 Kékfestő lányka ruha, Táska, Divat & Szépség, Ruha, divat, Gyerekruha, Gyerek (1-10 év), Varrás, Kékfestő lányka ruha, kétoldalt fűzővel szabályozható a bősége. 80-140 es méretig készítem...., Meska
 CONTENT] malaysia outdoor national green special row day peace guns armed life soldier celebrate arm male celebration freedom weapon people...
...
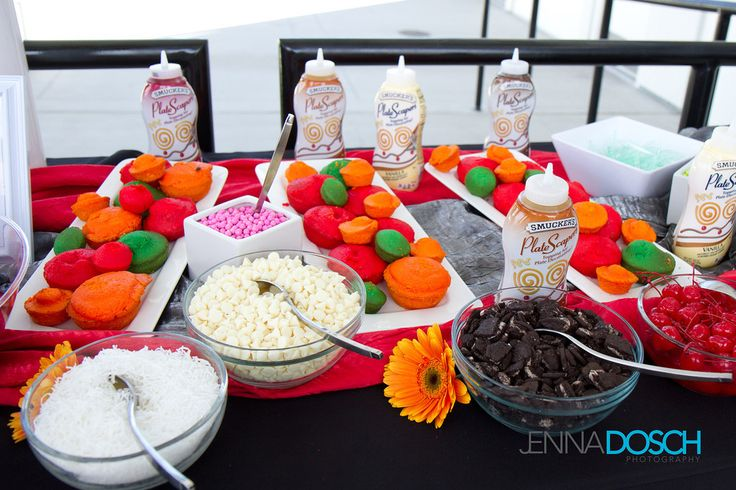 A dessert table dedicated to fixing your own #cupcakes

> What to do
Within the material above, output exactly the lines from the one with "Kékfestő lányka ruha, Táska, Divat" through the one with "CONTENT] malaysia outdoor", end lines included, and nothing besides.

> Result of the exercise
 Kékfestő lányka ruha, Táska, Divat & Szépség, Ruha, divat, Gyerekruha, Gyerek (1-10 év), Varrás, Kékfestő lányka ruha, kétoldalt fűzővel szabályozható a bősége. 80-140 es méretig készítem...., Meska
 CONTENT] malaysia outdoor national green special row day peace guns armed life soldier celebrate arm male celebration freedom weapon people...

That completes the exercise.